Saturday, March 08, 2008

And this is where we end

I guess I've always wanted to drop everything I've known, start again and go as far as my feet would take me without looking back. And yet it bears pointing out, after two months of grit and guts, and a guy breathing down your neck, a group who's probably not a group at all, and a professor who doesn't really know what he wants, that I've gone from a ticking time bomb, to a huge mushroom cloud, a crater and a bang. I've found resolve takes you only so much, for when your patience has been defused, you fall back to sheer, animalistic, unadulterated rage.

These are times when there's probably a better, more rational solution to the problem, but instincts keep you from being rational at all.

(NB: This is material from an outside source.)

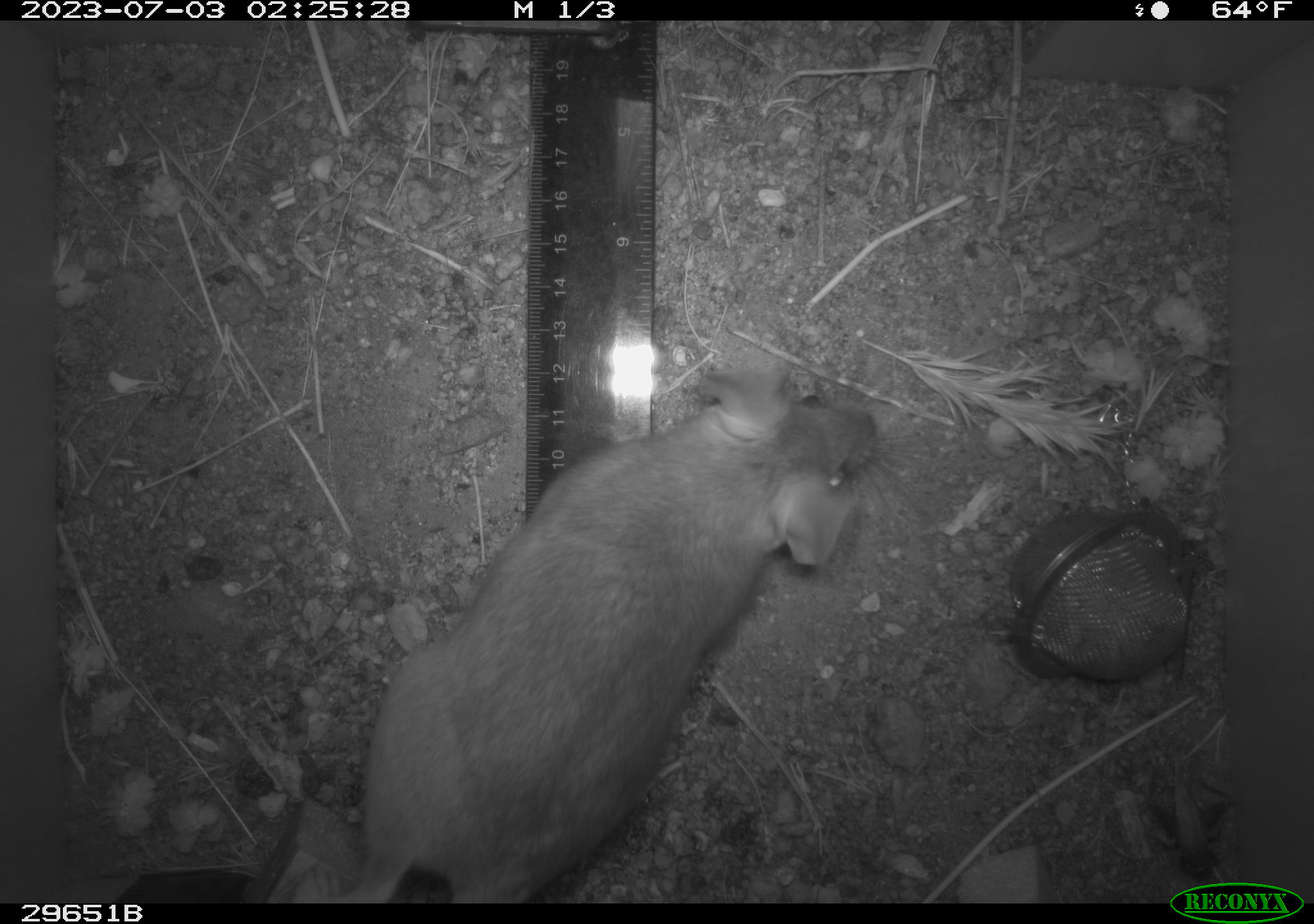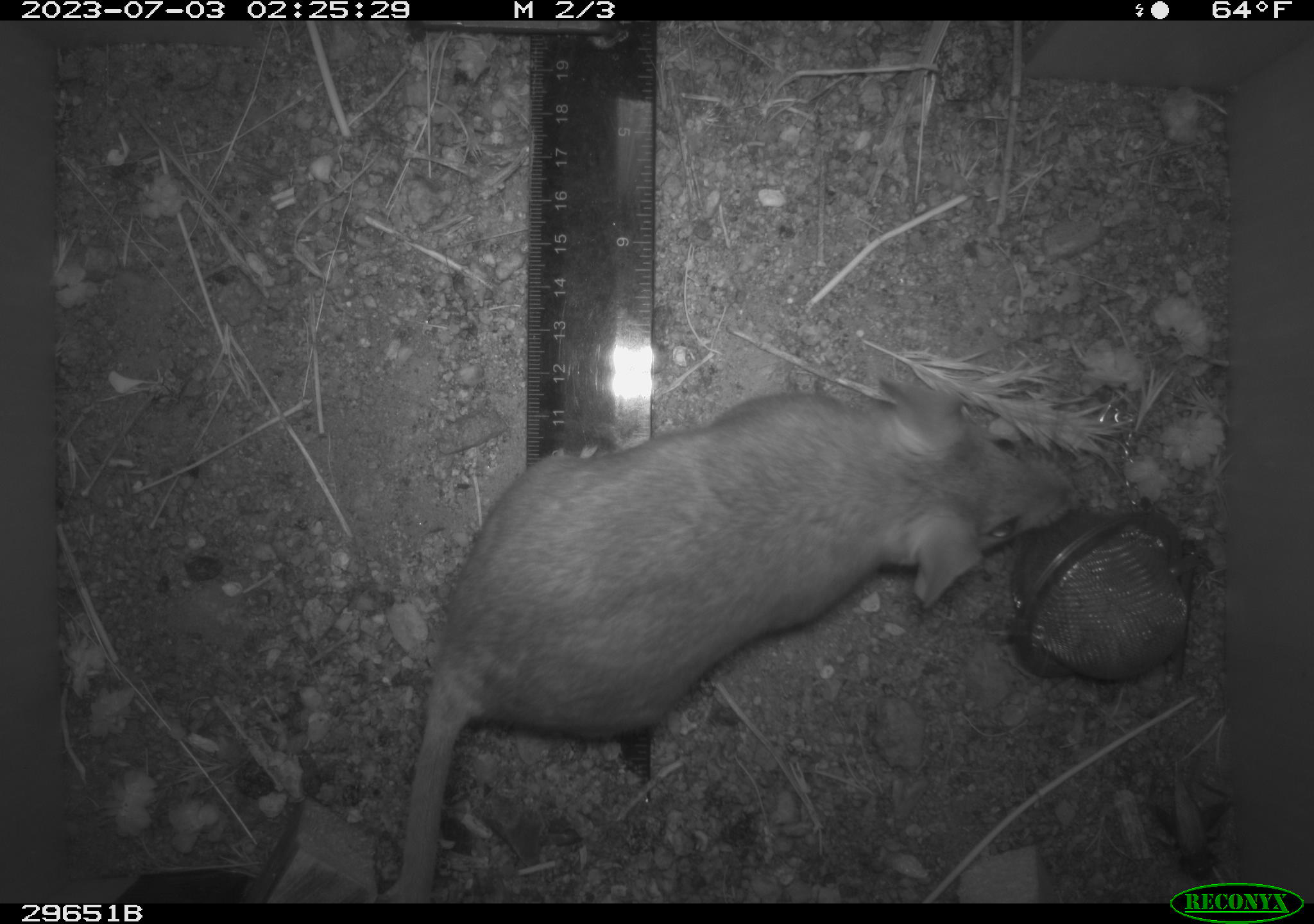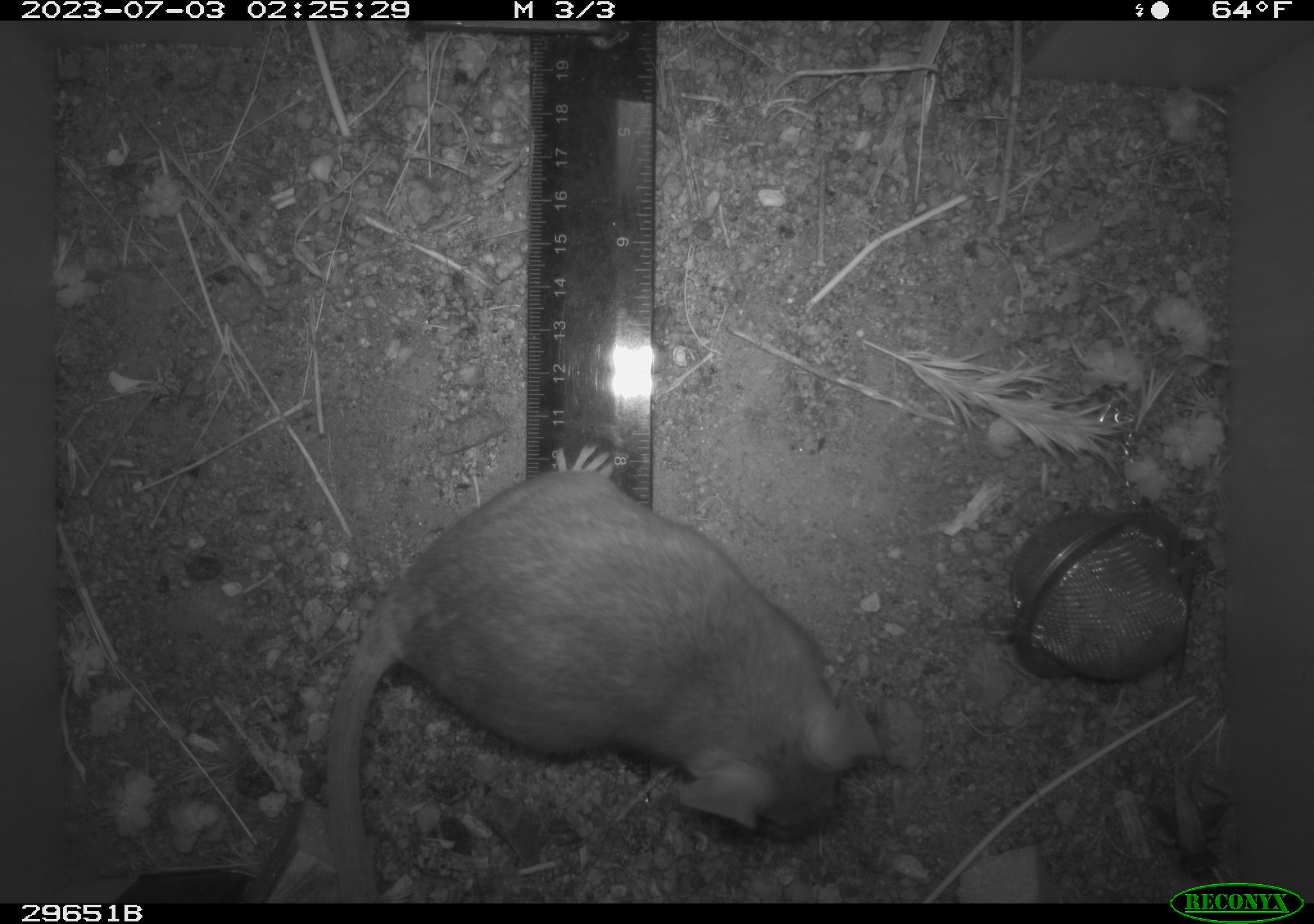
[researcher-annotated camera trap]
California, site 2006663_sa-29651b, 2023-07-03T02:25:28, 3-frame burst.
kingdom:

How could you? When you've just taken a shot for everyone, cut classes to do the project, revised your end of the deal for the fifth time with a bum who just can't shut the hell up, said bum not keeping his end of the bargain himself, another fag on pot who does not understand the word "WORK", three other members not even bothering to help, the list goes on and on and on.

Spending the night in someone else's home, hiding behind the veil of "finishing the documentation" or what-not, probably only to play DS, or PSP, or both. It is absolutely abhorrable. They do not even have a shred of work ethics to talk about.

I AM seething; I probably should have dropped the group when I had the chance, but I guess we've crossed out more people from potential thesismates. I have lost all hope in humanity.